(Supplied data)
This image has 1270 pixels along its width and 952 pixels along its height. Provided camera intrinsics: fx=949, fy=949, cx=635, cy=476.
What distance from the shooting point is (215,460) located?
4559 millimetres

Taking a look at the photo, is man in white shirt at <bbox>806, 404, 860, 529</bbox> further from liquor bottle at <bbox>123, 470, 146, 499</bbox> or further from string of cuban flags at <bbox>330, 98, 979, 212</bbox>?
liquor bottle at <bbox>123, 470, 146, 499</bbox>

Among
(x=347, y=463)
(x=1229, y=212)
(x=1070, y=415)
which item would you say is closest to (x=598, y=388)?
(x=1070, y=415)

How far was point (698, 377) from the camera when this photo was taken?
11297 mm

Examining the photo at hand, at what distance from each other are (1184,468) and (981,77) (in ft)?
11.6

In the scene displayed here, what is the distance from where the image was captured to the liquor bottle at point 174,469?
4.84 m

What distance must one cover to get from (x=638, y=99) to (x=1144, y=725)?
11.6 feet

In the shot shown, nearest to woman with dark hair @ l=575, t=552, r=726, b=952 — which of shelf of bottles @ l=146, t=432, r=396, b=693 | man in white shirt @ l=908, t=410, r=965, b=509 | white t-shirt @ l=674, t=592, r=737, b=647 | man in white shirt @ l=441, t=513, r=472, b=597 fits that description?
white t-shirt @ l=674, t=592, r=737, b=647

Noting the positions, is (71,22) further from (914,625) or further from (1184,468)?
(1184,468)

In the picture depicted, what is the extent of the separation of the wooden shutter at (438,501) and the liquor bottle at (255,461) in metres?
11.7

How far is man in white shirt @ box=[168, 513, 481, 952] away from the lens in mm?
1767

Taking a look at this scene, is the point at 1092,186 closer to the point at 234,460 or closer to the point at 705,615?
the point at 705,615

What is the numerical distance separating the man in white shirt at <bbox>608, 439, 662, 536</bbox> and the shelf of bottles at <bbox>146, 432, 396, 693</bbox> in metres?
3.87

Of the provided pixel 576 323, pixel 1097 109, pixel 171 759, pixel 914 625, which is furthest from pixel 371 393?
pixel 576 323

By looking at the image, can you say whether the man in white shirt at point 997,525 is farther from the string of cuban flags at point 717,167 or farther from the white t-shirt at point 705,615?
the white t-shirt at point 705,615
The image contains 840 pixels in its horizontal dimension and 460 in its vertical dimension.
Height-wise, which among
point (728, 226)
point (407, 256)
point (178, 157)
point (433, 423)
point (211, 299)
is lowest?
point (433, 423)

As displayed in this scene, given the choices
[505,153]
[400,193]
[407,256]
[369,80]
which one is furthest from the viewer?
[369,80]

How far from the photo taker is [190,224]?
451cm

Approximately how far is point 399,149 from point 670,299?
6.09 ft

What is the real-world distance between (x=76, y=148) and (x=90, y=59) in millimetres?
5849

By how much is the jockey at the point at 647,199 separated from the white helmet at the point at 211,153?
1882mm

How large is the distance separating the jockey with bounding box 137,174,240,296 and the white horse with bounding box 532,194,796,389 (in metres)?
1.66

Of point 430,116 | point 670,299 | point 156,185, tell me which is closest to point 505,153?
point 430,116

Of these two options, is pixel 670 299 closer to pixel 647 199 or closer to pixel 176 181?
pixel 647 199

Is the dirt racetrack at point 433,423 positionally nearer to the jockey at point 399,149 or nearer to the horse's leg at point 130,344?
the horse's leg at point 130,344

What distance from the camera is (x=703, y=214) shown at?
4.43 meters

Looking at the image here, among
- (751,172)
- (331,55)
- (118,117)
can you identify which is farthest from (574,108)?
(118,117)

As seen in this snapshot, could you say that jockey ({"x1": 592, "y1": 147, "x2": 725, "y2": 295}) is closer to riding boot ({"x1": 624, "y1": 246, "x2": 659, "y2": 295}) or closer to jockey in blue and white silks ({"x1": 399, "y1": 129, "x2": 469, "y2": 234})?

(Exercise) Return the entire listing above verbatim, changing nothing.

(Result below)
This image has 1270 pixels along its width and 952 pixels along its height. Provided camera intrinsics: fx=949, fy=949, cx=635, cy=476.
What distance from the shooting point is (215,460) located?
4559 millimetres

Taking a look at the photo, is man in white shirt at <bbox>806, 404, 860, 529</bbox> further from liquor bottle at <bbox>123, 470, 146, 499</bbox> or further from string of cuban flags at <bbox>330, 98, 979, 212</bbox>?
liquor bottle at <bbox>123, 470, 146, 499</bbox>

Among
(x=347, y=463)
(x=1229, y=212)
(x=1070, y=415)
which item would you say is closest to (x=598, y=388)?
(x=1070, y=415)

How far was point (698, 377) from the camera when this photo was taken?
11297 mm

Examining the photo at hand, at what distance from each other are (1184,468) and (981,77) (in ft)?
11.6

In the scene displayed here, what is the distance from where the image was captured to the liquor bottle at point 174,469?
4.84 m

What distance must one cover to get from (x=638, y=99) to (x=1144, y=725)?
11.6 feet

In the shot shown, nearest to woman with dark hair @ l=575, t=552, r=726, b=952 — which of shelf of bottles @ l=146, t=432, r=396, b=693 | man in white shirt @ l=908, t=410, r=965, b=509 | white t-shirt @ l=674, t=592, r=737, b=647 | man in white shirt @ l=441, t=513, r=472, b=597 fits that description?
white t-shirt @ l=674, t=592, r=737, b=647

Noting the positions, is (71,22) further from (914,625) or further from (1184,468)?
(1184,468)

In the picture depicted, what is the extent of the separation of the wooden shutter at (438,501) and the liquor bottle at (255,461) in metres?
11.7

How far is man in white shirt @ box=[168, 513, 481, 952] away from the lens in mm?
1767

Taking a look at this scene, is the point at 1092,186 closer to the point at 234,460 or closer to the point at 705,615?
the point at 705,615

What is the numerical distance separating the man in white shirt at <bbox>608, 439, 662, 536</bbox> and the shelf of bottles at <bbox>146, 432, 396, 693</bbox> in metres?
3.87

Of the provided pixel 576 323, pixel 1097 109, pixel 171 759, pixel 914 625, which is furthest from pixel 371 393?
pixel 576 323

By looking at the image, can you say whether the man in white shirt at point 997,525 is farther from the string of cuban flags at point 717,167 or farther from the white t-shirt at point 705,615?
the white t-shirt at point 705,615
The image contains 840 pixels in its horizontal dimension and 460 in its vertical dimension.
Height-wise, which among
point (728, 226)
point (407, 256)
point (178, 157)
point (433, 423)
point (211, 299)
is lowest?
point (433, 423)

As displayed in this scene, given the choices
[505,153]
[400,193]
[407,256]
[369,80]
which one is furthest from the viewer?
[369,80]

How far from the photo taker is [190,224]?
451cm

Approximately how far is point 399,149 from point 670,299?
6.09 ft

What is the real-world distance between (x=76, y=148) and (x=90, y=59) in millimetres?
5849

By how much is the jockey at the point at 647,199 separated from the white helmet at the point at 211,153?
1882mm

How large is the distance separating the jockey with bounding box 137,174,240,296 and the white horse with bounding box 532,194,796,389 (in metres)?
1.66

Of point 430,116 | point 670,299 | point 156,185, tell me which is closest to point 505,153?
point 430,116

Of these two options, is pixel 670 299 closer to pixel 647 199 or closer to pixel 176 181?
pixel 647 199

Is the dirt racetrack at point 433,423 positionally nearer to the jockey at point 399,149 or nearer to the horse's leg at point 130,344?
the horse's leg at point 130,344

What distance from the camera is (x=703, y=214) shown at?
4.43 meters

Looking at the image here, among
- (751,172)
- (331,55)
- (118,117)
can you identify which is farthest from (574,108)?
(118,117)

As seen in this snapshot, could you say that jockey ({"x1": 592, "y1": 147, "x2": 725, "y2": 295}) is closer to riding boot ({"x1": 624, "y1": 246, "x2": 659, "y2": 295}) or closer to jockey in blue and white silks ({"x1": 399, "y1": 129, "x2": 469, "y2": 234})?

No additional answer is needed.